● **WORK TO BE COMPLETED**: Write the next part of the review of Junoon's 1996 album "Inquilaab," starting right after its last sentence.

● **READING TEXT**:
*-*-*

Inquilaab - Junoon (1996)




After a two year long break from their last album "Talaash", "Inquilaab" seems to be the most mature and polished of the previous two. It is experimentation all the way which is how the band identifies itself. It's fusion music, a sort of electric folk, diverse and impeccably crafted. There's a certain touch of mysticism and spirituality, which draws the listener closer to a new dimension of music, opening doors to euphonic grandeur.

Being a live band basically, Junoon have finally broken away from the drum machine neurosis and have recorded live with drums, using acoustic drums for the first time in Pakistan, which gives the album a much deeper intense sound - Malcolm has surely done a good job. The compositions have been done by Salman, sound design is by Brian and the execution by Ali, who sounds mature and better with every number. The lyrics have been written by different people, including Sabir Zafar and Shehzad Amjad.

The album has a lot to offer to everyone - from rock to folk to instrumentals to slow moving tunes. The most powerful of all seems "Saeein", inspired by Sindhi folk and fused immaculately to create that dhamaal ki kayfiat . "Mera Mahi" and "Khoeey Ankhein", on the other hand are typical Junoon numbers, rock oriented and funky. The latter one is about lost youth with a definite Salman touch to it. The amazing guitar works by both Brian and Salman sure makes you want to get up and move to the beat. Somehow by the end of the songs you actually sing along and want to play it again and again. That's what Junoon does to you; once you're hooked you're doomed!

*-*-*

(Stored data entries)
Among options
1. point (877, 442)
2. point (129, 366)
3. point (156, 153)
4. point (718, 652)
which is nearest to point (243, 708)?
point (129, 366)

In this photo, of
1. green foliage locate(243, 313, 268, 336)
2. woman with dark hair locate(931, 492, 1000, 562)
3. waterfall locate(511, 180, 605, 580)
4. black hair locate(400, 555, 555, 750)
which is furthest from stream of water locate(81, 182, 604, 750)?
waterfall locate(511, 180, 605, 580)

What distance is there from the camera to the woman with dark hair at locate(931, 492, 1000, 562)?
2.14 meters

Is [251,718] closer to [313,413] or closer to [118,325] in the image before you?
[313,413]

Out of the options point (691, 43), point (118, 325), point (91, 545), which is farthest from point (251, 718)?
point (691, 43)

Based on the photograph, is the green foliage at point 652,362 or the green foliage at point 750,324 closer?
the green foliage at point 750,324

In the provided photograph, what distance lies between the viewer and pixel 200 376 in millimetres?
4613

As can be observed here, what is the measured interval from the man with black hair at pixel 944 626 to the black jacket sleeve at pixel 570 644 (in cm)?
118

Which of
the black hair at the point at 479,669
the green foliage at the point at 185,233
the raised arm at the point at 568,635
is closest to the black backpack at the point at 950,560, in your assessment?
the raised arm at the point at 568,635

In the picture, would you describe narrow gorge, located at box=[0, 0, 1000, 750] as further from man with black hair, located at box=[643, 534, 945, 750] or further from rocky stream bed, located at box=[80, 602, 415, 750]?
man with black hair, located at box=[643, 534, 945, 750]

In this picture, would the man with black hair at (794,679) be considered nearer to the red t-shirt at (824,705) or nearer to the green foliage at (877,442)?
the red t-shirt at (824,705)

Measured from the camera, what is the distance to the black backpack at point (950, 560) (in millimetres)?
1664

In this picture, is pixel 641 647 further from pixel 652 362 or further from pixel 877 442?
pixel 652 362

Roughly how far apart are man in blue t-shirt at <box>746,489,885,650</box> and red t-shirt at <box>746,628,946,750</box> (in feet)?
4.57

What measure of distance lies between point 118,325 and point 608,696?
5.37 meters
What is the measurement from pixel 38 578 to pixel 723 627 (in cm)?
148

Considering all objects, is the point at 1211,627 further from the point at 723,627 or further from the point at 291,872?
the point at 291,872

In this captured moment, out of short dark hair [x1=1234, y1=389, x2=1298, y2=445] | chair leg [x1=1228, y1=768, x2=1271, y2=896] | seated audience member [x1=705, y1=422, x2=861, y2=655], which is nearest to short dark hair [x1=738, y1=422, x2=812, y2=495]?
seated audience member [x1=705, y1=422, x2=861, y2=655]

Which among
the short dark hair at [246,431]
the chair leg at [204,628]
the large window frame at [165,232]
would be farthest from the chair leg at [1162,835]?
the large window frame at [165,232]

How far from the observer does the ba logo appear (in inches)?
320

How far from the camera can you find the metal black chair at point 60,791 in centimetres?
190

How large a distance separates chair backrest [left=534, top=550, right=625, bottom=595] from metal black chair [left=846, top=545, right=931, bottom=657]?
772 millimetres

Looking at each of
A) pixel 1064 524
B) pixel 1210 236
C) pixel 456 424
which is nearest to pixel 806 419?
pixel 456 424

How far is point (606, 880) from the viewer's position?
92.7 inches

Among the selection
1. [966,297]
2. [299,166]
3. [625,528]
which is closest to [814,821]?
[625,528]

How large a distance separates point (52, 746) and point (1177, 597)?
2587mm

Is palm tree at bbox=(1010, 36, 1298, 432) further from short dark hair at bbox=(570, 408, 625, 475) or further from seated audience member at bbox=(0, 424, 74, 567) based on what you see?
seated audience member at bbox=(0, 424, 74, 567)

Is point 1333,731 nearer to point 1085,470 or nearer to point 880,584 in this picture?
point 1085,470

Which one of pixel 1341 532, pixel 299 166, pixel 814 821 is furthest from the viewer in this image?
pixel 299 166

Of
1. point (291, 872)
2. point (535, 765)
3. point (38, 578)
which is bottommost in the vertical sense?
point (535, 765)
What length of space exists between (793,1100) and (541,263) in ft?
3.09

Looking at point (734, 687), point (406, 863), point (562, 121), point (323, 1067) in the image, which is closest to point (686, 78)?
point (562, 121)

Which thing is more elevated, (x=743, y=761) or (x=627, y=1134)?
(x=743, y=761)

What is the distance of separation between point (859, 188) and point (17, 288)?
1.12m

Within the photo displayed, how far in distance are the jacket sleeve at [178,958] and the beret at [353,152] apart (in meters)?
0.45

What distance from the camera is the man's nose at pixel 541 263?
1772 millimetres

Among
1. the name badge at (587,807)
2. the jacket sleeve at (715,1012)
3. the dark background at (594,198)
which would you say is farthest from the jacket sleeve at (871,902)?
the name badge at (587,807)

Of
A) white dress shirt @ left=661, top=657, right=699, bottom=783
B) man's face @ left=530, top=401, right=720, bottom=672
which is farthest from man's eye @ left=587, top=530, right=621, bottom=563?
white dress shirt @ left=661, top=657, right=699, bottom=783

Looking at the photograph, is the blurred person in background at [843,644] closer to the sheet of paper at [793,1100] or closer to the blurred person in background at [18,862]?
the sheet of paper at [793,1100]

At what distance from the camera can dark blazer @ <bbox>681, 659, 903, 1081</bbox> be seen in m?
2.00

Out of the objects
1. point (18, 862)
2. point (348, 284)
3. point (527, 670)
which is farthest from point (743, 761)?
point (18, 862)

*-*-*

● **ANSWER SPACE**:
Talking about the mystical side of "Inquilaab", "Rooh Ki Pyas" and "Iltija" are definite brain teasers - inspirational and fascinating. On "Chaley Thay Saath", a soft melodious number, you can close your eyes and drift away on the soothing side of melody reminiscing the past and the memories of a lost love.

Offering refreshing themes and a Pandora's box in terms of music, "Inquilaab" sure makes you sit up and take notice. For one, it is a breath of fresh air after two years of patient endurance. And it was worth the wait! Junoon is out to conquer, yet once again.